• REQUIREMENT: Please restate the data word for word, in full.

RECORDS FOR THIS TASK Start Marker

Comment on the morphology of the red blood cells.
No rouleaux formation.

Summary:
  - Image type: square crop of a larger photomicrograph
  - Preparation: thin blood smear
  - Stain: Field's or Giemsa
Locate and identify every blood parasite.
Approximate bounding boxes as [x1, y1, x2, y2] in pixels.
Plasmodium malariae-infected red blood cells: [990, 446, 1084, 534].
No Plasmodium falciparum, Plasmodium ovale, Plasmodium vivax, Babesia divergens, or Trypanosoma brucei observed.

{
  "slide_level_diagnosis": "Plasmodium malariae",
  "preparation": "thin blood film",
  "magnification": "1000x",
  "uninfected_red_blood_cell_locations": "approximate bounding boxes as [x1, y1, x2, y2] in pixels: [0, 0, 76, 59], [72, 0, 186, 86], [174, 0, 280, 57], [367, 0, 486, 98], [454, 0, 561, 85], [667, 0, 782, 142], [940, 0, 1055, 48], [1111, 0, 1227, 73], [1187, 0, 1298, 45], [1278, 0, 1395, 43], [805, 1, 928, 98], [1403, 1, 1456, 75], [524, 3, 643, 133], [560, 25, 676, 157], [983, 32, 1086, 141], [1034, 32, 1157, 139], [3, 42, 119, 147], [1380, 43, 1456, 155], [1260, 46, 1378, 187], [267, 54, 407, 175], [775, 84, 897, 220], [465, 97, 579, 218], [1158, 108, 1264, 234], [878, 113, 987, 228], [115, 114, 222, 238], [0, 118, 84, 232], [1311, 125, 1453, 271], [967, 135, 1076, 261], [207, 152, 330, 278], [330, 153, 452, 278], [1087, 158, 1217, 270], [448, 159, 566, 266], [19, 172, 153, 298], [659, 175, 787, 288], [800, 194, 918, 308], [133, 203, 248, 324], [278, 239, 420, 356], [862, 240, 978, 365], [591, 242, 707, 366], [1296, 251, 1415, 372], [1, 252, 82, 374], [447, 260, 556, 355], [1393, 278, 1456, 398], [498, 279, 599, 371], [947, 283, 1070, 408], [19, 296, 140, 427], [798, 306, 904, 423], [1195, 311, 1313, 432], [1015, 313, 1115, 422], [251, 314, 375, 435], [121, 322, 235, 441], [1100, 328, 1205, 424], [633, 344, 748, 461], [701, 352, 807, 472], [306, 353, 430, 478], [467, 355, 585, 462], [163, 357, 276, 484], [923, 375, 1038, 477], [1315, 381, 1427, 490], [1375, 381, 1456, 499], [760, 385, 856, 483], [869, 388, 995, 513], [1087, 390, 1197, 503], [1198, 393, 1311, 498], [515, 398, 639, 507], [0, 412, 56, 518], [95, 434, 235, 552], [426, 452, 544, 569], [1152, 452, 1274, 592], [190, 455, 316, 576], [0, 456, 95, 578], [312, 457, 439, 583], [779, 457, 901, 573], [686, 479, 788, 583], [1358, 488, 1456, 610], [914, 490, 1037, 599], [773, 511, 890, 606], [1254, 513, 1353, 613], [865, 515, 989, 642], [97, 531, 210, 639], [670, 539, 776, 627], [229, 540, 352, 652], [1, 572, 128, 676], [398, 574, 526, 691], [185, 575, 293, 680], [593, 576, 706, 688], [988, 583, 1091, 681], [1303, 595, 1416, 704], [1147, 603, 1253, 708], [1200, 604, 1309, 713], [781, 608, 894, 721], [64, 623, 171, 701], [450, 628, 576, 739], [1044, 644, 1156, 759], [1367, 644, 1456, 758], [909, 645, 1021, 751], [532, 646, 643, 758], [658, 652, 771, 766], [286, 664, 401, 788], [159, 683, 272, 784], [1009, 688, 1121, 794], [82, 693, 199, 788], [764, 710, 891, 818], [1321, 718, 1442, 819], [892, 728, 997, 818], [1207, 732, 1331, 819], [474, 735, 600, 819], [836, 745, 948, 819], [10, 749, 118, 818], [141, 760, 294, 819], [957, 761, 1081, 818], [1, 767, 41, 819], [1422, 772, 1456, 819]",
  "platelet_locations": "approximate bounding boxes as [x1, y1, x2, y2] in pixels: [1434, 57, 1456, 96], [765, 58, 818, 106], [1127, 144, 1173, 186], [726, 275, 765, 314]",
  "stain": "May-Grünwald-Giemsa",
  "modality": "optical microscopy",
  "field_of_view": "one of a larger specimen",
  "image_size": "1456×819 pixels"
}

RECORDS FOR THIS TASK End Marker

• WRITTEN REPLY:
Comment on the morphology of the red blood cells.
No rouleaux formation.

Summary:
  - Image type: square crop of a larger photomicrograph
  - Preparation: thin blood smear
  - Stain: Field's or Giemsa
Locate and identify every blood parasite.
Approximate bounding boxes as [x1, y1, x2, y2] in pixels.
Plasmodium malariae-infected red blood cells: [990, 446, 1084, 534].
No Plasmodium falciparum, Plasmodium ovale, Plasmodium vivax, Babesia divergens, or Trypanosoma brucei observed.

{
  "slide_level_diagnosis": "Plasmodium malariae",
  "preparation": "thin blood film",
  "magnification": "1000x",
  "uninfected_red_blood_cell_locations": "approximate bounding boxes as [x1, y1, x2, y2] in pixels: [0, 0, 76, 59], [72, 0, 186, 86], [174, 0, 280, 57], [367, 0, 486, 98], [454, 0, 561, 85], [667, 0, 782, 142], [940, 0, 1055, 48], [1111, 0, 1227, 73], [1187, 0, 1298, 45], [1278, 0, 1395, 43], [805, 1, 928, 98], [1403, 1, 1456, 75], [524, 3, 643, 133], [560, 25, 676, 157], [983, 32, 1086, 141], [1034, 32, 1157, 139], [3, 42, 119, 147], [1380, 43, 1456, 155], [1260, 46, 1378, 187], [267, 54, 407, 175], [775, 84, 897, 220], [465, 97, 579, 218], [1158, 108, 1264, 234], [878, 113, 987, 228], [115, 114, 222, 238], [0, 118, 84, 232], [1311, 125, 1453, 271], [967, 135, 1076, 261], [207, 152, 330, 278], [330, 153, 452, 278], [1087, 158, 1217, 270], [448, 159, 566, 266], [19, 172, 153, 298], [659, 175, 787, 288], [800, 194, 918, 308], [133, 203, 248, 324], [278, 239, 420, 356], [862, 240, 978, 365], [591, 242, 707, 366], [1296, 251, 1415, 372], [1, 252, 82, 374], [447, 260, 556, 355], [1393, 278, 1456, 398], [498, 279, 599, 371], [947, 283, 1070, 408], [19, 296, 140, 427], [798, 306, 904, 423], [1195, 311, 1313, 432], [1015, 313, 1115, 422], [251, 314, 375, 435], [121, 322, 235, 441], [1100, 328, 1205, 424], [633, 344, 748, 461], [701, 352, 807, 472], [306, 353, 430, 478], [467, 355, 585, 462], [163, 357, 276, 484], [923, 375, 1038, 477], [1315, 381, 1427, 490], [1375, 381, 1456, 499], [760, 385, 856, 483], [869, 388, 995, 513], [1087, 390, 1197, 503], [1198, 393, 1311, 498], [515, 398, 639, 507], [0, 412, 56, 518], [95, 434, 235, 552], [426, 452, 544, 569], [1152, 452, 1274, 592], [190, 455, 316, 576], [0, 456, 95, 578], [312, 457, 439, 583], [779, 457, 901, 573], [686, 479, 788, 583], [1358, 488, 1456, 610], [914, 490, 1037, 599], [773, 511, 890, 606], [1254, 513, 1353, 613], [865, 515, 989, 642], [97, 531, 210, 639], [670, 539, 776, 627], [229, 540, 352, 652], [1, 572, 128, 676], [398, 574, 526, 691], [185, 575, 293, 680], [593, 576, 706, 688], [988, 583, 1091, 681], [1303, 595, 1416, 704], [1147, 603, 1253, 708], [1200, 604, 1309, 713], [781, 608, 894, 721], [64, 623, 171, 701], [450, 628, 576, 739], [1044, 644, 1156, 759], [1367, 644, 1456, 758], [909, 645, 1021, 751], [532, 646, 643, 758], [658, 652, 771, 766], [286, 664, 401, 788], [159, 683, 272, 784], [1009, 688, 1121, 794], [82, 693, 199, 788], [764, 710, 891, 818], [1321, 718, 1442, 819], [892, 728, 997, 818], [1207, 732, 1331, 819], [474, 735, 600, 819], [836, 745, 948, 819], [10, 749, 118, 818], [141, 760, 294, 819], [957, 761, 1081, 818], [1, 767, 41, 819], [1422, 772, 1456, 819]",
  "platelet_locations": "approximate bounding boxes as [x1, y1, x2, y2] in pixels: [1434, 57, 1456, 96], [765, 58, 818, 106], [1127, 144, 1173, 186], [726, 275, 765, 314]",
  "stain": "May-Grünwald-Giemsa",
  "modality": "optical microscopy",
  "field_of_view": "one of a larger specimen",
  "image_size": "1456×819 pixels"
}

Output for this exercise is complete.